The Academy's Herpetology collection of amphibians and reptiles is one of the 10 largest in the world, containing more than 309,000 cataloged specimens from 175 countries. Learn more about the department's staff, research, and expeditions.
It takes a finely tuned ear to describe the characteristics of a frog's call—is it chirping, trilling, or is that more of a chucking sound? Each frog's call is unique to its species, and by studying these animals, scientists like herpetologist David Blackburn are finding new evidence about how Africa itself has evolved. Highly sensitive to their surroundings, frogs can be very particular about the places where they live, and probably have been for 250 million years. When a frog's habitat changes, it often must shift to a more suitable area if it is to survive, so studying the modern-day distribution of frog species helps reveal the history of the landscapes in which they live.
In 2011, Blackburn was part of a small team which mounted an expedition to Burundi, a small but densely populated country which borders the vast Congo River Basin, the Great Rift Valley, and Lake Tanganyika—an intriguing geographic crossroads for biologists. Their objective: to seek out the long-lost Bururi long-fingered frog (Cardioglossa cyaneospila) which hadn't been seen there by scientists since 1949, during surveys conducted while the nation was under Belgian administration.
Since then, the country has seen political unrest, population growth, and habitat loss, so the research team was pleasantly surprised to find the habitats of the Bururi Forest Reserve were still relatively intact when they arrived. Blackburn had a hunch that the Bururi long-fingered frog's call would sound similar to that of its suspected relatives in Cameroon, more than 1,400 miles away. Sure enough, on the fifth night he found one on a log by following the sound of its call.

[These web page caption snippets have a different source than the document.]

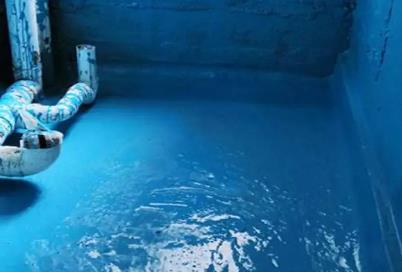 大竹漏水检测公司 大竹漏水检测公司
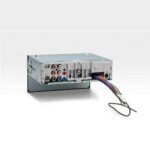 ضبط دودین سونی مدل ۷۰۰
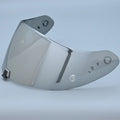 Revo Silver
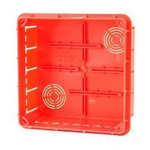 Unterputzdose 156x156x70 T-7 IP40 Elektro-plast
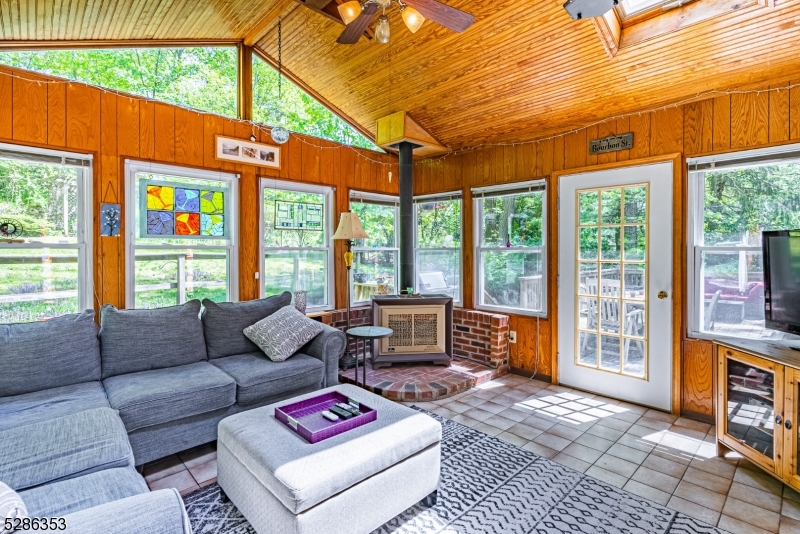 Rock Ridge - Residential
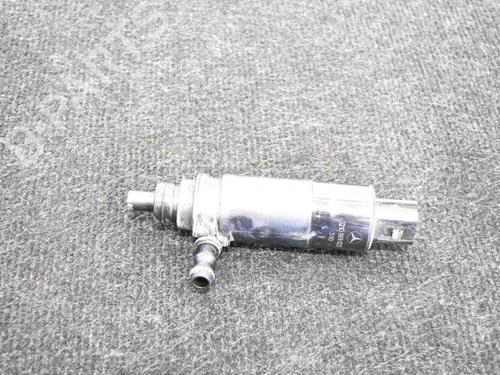 Washer pump MERCEDES-BENZ E-CLASS (W212) E 350 CDI (212.023) | BP14607840E24 
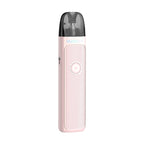 Baby Pink Hayati Quokka Lite Pod Kit 
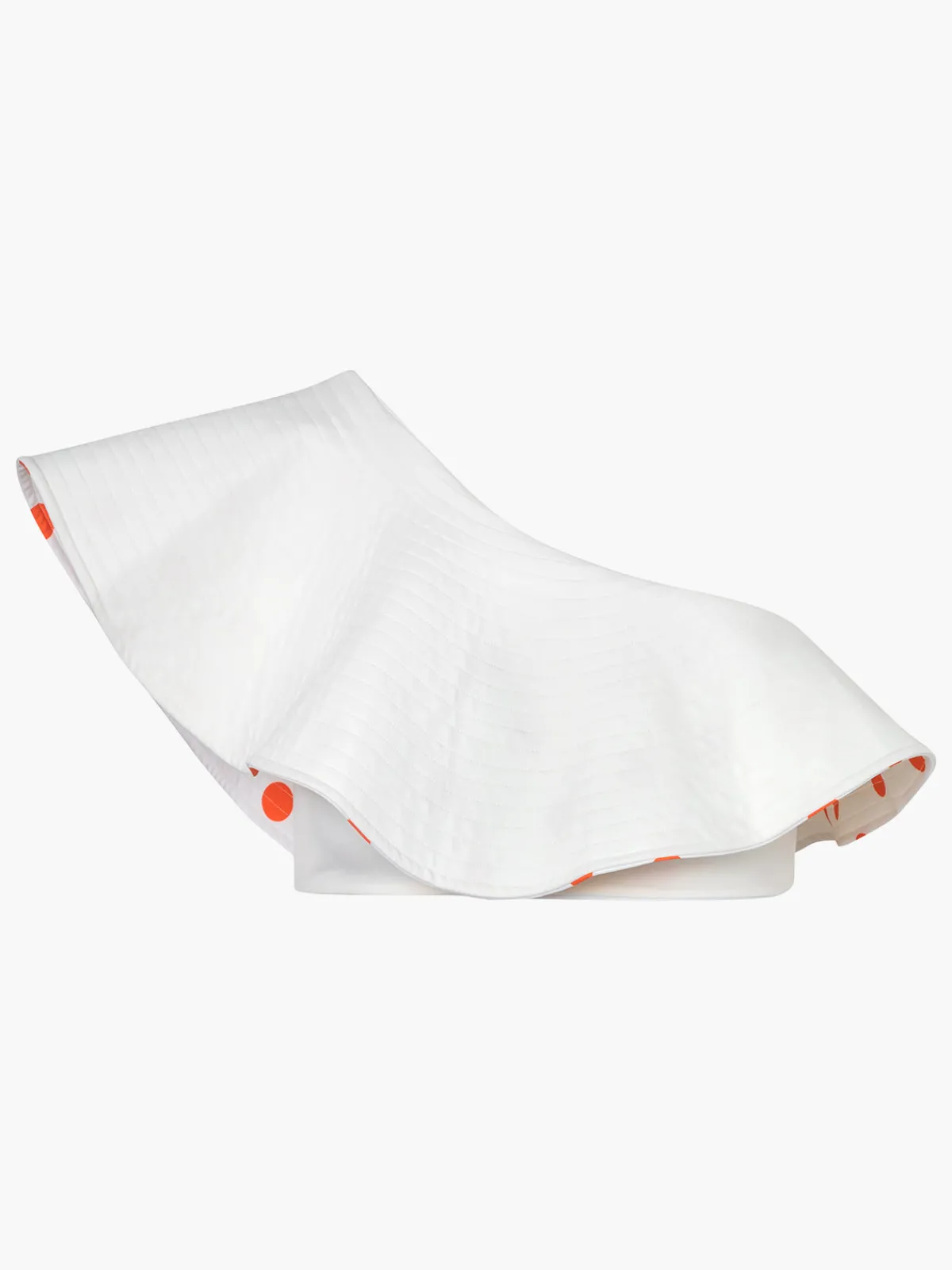 Juan de Dios Sunset Waves Top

Scientists believe that many of the species in Burundi's high-elevation forests may be closely related to plants and animals found in Cameroon's mountains, suggesting that at some point in the past, a cooler climate may have allowed the forests to become contiguous between them. The lone long-fingered frog specimen collected, which now resides in the Academy's herpetology collection, can now be used for DNA studies to estimate how long the Cardioglossa species from Burundi and Cameroon have been genetically isolated from one another. The results will shed light on Africa's historical climate conditions, a topic that has far-reaching implications for understanding the evolution of life in the continent that gave rise to our own species. Events that impacted frog evolution, like a wet or arid period a million years ago, would also have affected human ancestors.